Kenpo Kai

Kenpo Kai is a traditional form of Japanese karate. The name essentially translates to “way of the gathered fists”. Though it takes its inspiration from the martial arts of the Shaolin, Kenpo Kai was developed within the Ishizaka family in Japan. A Shaolin monk, in order to avoid the constant burglaries his family was suffering, taught the “Shaolin Kung Fu” to his family members. This art was handed down inside the Chian family and named “Chian Quan” (boxing of the Chian family).

During the Tokugawa period, the Chian family took in a Japanese traveler named Tawada Ishizaka, who was an expert in Kashima Shinto Ryu (the art gathering the Samurai’s fighting arts).

Ishizaka remained with the Chian family for 20 years, and while a member of their household he learned the art of Shaolin Fist, which he took with him to his homeland. Upon returning to Japan, he codified his knowledge, creating the art that would be handed down in the Ishizaka family, the “Ishizaka Ha Kenpo” (boxing of the Ishizaka family).

In 1967, Kazuo Ishizaka and Sotoki Ishizaka, members of the Ishizaka family, traveled to Shanghai in order to recover old forms and techniques lost with time.

They contacted Hou Rou Chian, who has inherited his family art. After two years of training with Hou Rou Chian, Kazuo and Sotoki returned to Japan.

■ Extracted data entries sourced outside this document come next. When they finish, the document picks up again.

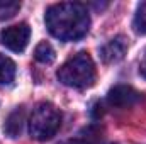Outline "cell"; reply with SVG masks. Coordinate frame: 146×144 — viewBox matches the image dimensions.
Wrapping results in <instances>:
<instances>
[{
    "instance_id": "cell-11",
    "label": "cell",
    "mask_w": 146,
    "mask_h": 144,
    "mask_svg": "<svg viewBox=\"0 0 146 144\" xmlns=\"http://www.w3.org/2000/svg\"><path fill=\"white\" fill-rule=\"evenodd\" d=\"M21 9V3L15 0H0V20L12 19Z\"/></svg>"
},
{
    "instance_id": "cell-5",
    "label": "cell",
    "mask_w": 146,
    "mask_h": 144,
    "mask_svg": "<svg viewBox=\"0 0 146 144\" xmlns=\"http://www.w3.org/2000/svg\"><path fill=\"white\" fill-rule=\"evenodd\" d=\"M139 98L141 95L129 85H115L107 93V102L112 107H131Z\"/></svg>"
},
{
    "instance_id": "cell-6",
    "label": "cell",
    "mask_w": 146,
    "mask_h": 144,
    "mask_svg": "<svg viewBox=\"0 0 146 144\" xmlns=\"http://www.w3.org/2000/svg\"><path fill=\"white\" fill-rule=\"evenodd\" d=\"M126 53H127V39L124 36H115L100 48V58L107 65L121 61L126 56Z\"/></svg>"
},
{
    "instance_id": "cell-3",
    "label": "cell",
    "mask_w": 146,
    "mask_h": 144,
    "mask_svg": "<svg viewBox=\"0 0 146 144\" xmlns=\"http://www.w3.org/2000/svg\"><path fill=\"white\" fill-rule=\"evenodd\" d=\"M61 127V112L49 102L37 104L29 119V134L36 141H48Z\"/></svg>"
},
{
    "instance_id": "cell-4",
    "label": "cell",
    "mask_w": 146,
    "mask_h": 144,
    "mask_svg": "<svg viewBox=\"0 0 146 144\" xmlns=\"http://www.w3.org/2000/svg\"><path fill=\"white\" fill-rule=\"evenodd\" d=\"M29 39H31V27L26 22L17 24V26H10V27L3 29L2 37H0L2 44L7 49L14 51V53H22L27 48Z\"/></svg>"
},
{
    "instance_id": "cell-1",
    "label": "cell",
    "mask_w": 146,
    "mask_h": 144,
    "mask_svg": "<svg viewBox=\"0 0 146 144\" xmlns=\"http://www.w3.org/2000/svg\"><path fill=\"white\" fill-rule=\"evenodd\" d=\"M48 31L60 41H78L90 29V15L83 3L60 2L51 5L44 15Z\"/></svg>"
},
{
    "instance_id": "cell-7",
    "label": "cell",
    "mask_w": 146,
    "mask_h": 144,
    "mask_svg": "<svg viewBox=\"0 0 146 144\" xmlns=\"http://www.w3.org/2000/svg\"><path fill=\"white\" fill-rule=\"evenodd\" d=\"M24 122H26V112L24 107H17L14 112H10V115L7 117L5 120V126H3V131L9 137L15 139L22 134V129H24Z\"/></svg>"
},
{
    "instance_id": "cell-13",
    "label": "cell",
    "mask_w": 146,
    "mask_h": 144,
    "mask_svg": "<svg viewBox=\"0 0 146 144\" xmlns=\"http://www.w3.org/2000/svg\"><path fill=\"white\" fill-rule=\"evenodd\" d=\"M139 73H141V76L146 78V49L141 56V59H139Z\"/></svg>"
},
{
    "instance_id": "cell-9",
    "label": "cell",
    "mask_w": 146,
    "mask_h": 144,
    "mask_svg": "<svg viewBox=\"0 0 146 144\" xmlns=\"http://www.w3.org/2000/svg\"><path fill=\"white\" fill-rule=\"evenodd\" d=\"M34 58H36L39 63H42V65H51L56 59L54 48L49 42H46V41L39 42L36 46V49H34Z\"/></svg>"
},
{
    "instance_id": "cell-12",
    "label": "cell",
    "mask_w": 146,
    "mask_h": 144,
    "mask_svg": "<svg viewBox=\"0 0 146 144\" xmlns=\"http://www.w3.org/2000/svg\"><path fill=\"white\" fill-rule=\"evenodd\" d=\"M61 144H94V141H92V136H76Z\"/></svg>"
},
{
    "instance_id": "cell-8",
    "label": "cell",
    "mask_w": 146,
    "mask_h": 144,
    "mask_svg": "<svg viewBox=\"0 0 146 144\" xmlns=\"http://www.w3.org/2000/svg\"><path fill=\"white\" fill-rule=\"evenodd\" d=\"M15 63L5 56V54H0V85H10L15 78Z\"/></svg>"
},
{
    "instance_id": "cell-2",
    "label": "cell",
    "mask_w": 146,
    "mask_h": 144,
    "mask_svg": "<svg viewBox=\"0 0 146 144\" xmlns=\"http://www.w3.org/2000/svg\"><path fill=\"white\" fill-rule=\"evenodd\" d=\"M56 76L65 87L83 90V88H90L95 83L97 71L90 54L87 51H80L61 65Z\"/></svg>"
},
{
    "instance_id": "cell-10",
    "label": "cell",
    "mask_w": 146,
    "mask_h": 144,
    "mask_svg": "<svg viewBox=\"0 0 146 144\" xmlns=\"http://www.w3.org/2000/svg\"><path fill=\"white\" fill-rule=\"evenodd\" d=\"M133 29L136 34L146 36V2H141L136 9L134 20H133Z\"/></svg>"
}]
</instances>
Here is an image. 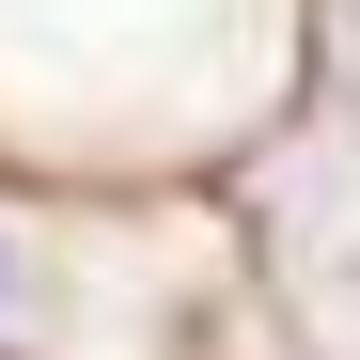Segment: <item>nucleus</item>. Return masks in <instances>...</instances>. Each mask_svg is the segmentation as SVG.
Here are the masks:
<instances>
[{
  "instance_id": "f257e3e1",
  "label": "nucleus",
  "mask_w": 360,
  "mask_h": 360,
  "mask_svg": "<svg viewBox=\"0 0 360 360\" xmlns=\"http://www.w3.org/2000/svg\"><path fill=\"white\" fill-rule=\"evenodd\" d=\"M0 314H16V235H0Z\"/></svg>"
}]
</instances>
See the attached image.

They recovered the lost forms and techniques, but felt it was not fair to go on calling their art Ishizaka Ha Kenpo and therefore, they decide to name it “Kenpo Kai”.

In 1970, Kazuo Ishizaka and Chiaki Ohashi made an in-depth study of the Chinese and Japanese martial arts, joining the inheritance of both cultures together and taking the teachings of the Bushido code. In August 2004, the first official Kenpo Kai World Championship was organized in the Japanese city of Hamamatsu.